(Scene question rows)
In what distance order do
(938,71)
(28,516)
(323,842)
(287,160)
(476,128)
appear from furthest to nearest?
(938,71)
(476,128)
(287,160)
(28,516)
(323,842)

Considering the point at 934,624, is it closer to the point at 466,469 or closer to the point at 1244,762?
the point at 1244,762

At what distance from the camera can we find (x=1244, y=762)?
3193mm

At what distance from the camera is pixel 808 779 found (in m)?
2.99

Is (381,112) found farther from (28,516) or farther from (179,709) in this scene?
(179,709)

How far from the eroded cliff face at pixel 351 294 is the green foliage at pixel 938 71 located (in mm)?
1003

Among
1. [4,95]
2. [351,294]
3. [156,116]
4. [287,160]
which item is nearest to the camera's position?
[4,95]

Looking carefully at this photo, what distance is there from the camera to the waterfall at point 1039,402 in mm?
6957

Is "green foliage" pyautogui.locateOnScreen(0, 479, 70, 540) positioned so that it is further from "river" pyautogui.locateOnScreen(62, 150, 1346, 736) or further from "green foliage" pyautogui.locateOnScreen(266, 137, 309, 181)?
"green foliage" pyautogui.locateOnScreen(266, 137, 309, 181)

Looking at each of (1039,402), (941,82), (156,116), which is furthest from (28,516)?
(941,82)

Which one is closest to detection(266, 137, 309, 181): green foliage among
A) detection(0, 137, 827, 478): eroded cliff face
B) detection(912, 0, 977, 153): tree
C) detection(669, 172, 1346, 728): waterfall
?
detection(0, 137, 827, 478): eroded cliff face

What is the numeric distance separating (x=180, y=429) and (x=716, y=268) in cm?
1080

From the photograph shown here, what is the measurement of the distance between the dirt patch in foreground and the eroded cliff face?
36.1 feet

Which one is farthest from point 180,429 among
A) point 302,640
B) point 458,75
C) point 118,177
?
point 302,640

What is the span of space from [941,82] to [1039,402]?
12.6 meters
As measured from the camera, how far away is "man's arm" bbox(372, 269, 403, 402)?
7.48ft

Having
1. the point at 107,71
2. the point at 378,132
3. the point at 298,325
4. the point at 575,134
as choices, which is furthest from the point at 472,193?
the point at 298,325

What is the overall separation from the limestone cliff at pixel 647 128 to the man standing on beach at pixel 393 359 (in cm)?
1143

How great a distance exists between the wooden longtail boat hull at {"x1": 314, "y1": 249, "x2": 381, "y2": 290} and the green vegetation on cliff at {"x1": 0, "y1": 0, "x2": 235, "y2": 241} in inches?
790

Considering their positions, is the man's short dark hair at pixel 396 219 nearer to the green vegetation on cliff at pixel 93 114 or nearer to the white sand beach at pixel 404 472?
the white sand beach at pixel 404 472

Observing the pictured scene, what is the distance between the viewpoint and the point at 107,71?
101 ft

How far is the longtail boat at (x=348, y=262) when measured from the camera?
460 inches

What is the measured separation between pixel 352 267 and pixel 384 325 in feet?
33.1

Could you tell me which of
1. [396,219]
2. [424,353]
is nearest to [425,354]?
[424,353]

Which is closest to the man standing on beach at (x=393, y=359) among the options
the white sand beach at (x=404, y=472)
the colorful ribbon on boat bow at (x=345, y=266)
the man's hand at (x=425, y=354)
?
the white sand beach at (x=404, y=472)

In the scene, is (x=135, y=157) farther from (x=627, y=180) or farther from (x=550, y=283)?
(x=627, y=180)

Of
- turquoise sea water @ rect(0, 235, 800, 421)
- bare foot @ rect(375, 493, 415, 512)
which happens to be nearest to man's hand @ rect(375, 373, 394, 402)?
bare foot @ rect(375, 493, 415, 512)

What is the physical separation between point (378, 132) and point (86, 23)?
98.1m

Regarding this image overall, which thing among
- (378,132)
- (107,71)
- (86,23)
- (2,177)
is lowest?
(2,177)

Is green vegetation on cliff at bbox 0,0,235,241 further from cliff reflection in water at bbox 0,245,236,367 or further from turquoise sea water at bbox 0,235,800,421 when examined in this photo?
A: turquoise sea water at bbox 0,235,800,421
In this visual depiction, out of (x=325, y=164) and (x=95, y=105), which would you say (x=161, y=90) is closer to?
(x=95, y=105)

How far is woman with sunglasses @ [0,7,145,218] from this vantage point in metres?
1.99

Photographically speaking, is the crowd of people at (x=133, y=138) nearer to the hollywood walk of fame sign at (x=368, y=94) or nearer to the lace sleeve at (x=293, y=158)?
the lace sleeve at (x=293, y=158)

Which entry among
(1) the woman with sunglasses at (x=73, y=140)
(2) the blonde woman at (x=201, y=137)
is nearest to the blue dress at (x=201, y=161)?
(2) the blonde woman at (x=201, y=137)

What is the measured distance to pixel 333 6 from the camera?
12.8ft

**PROBLEM TO SOLVE**
Quote word for word the rows that start at the line containing "Regarding this image" and run through the end of the rows.

**RESPONSE TO THIS TASK**
Regarding this image overall, which thing among
- (378,132)
- (107,71)
- (86,23)
- (2,177)
is lowest?
(2,177)

Is green vegetation on cliff at bbox 0,0,235,241 further from cliff reflection in water at bbox 0,245,236,367 or further from turquoise sea water at bbox 0,235,800,421 when examined in this photo?
A: turquoise sea water at bbox 0,235,800,421
In this visual depiction, out of (x=325, y=164) and (x=95, y=105), which would you say (x=161, y=90) is closer to?
(x=95, y=105)

How far is woman with sunglasses @ [0,7,145,218] from this vantage point in metres?
1.99

Photographically speaking, is the crowd of people at (x=133, y=138) nearer to the hollywood walk of fame sign at (x=368, y=94) or nearer to the lace sleeve at (x=293, y=158)?
the lace sleeve at (x=293, y=158)

Which entry among
(1) the woman with sunglasses at (x=73, y=140)
(2) the blonde woman at (x=201, y=137)
is nearest to the blue dress at (x=201, y=161)?
(2) the blonde woman at (x=201, y=137)

What is the measured distance to pixel 333 6 from the camera?
12.8ft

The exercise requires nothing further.